───── ROWS ─────

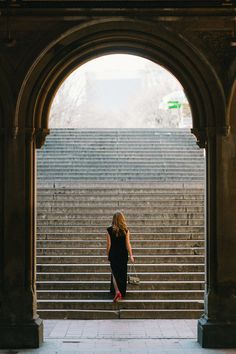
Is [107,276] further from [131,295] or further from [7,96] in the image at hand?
[7,96]

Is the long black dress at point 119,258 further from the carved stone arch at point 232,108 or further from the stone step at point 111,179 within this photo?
the stone step at point 111,179

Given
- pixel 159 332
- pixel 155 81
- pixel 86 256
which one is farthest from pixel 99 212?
pixel 155 81

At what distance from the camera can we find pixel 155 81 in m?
40.6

─────

EXERCISE DETAILS:
Put every line of the rows above into a numbered list, skipping blank lines and leaving out the pictures.

RESULT:
1. Is [107,276] further from [131,295] or further from [7,96] in the image at hand?
2. [7,96]
3. Is the long black dress at point 119,258 further from the carved stone arch at point 232,108 or further from the stone step at point 111,179 within this photo?
4. the stone step at point 111,179
5. Given
6. - pixel 159 332
7. - pixel 155 81
8. - pixel 86 256
9. which one is farthest from pixel 99 212?
10. pixel 155 81
11. At what distance from the camera can we find pixel 155 81 in m?
12. 40.6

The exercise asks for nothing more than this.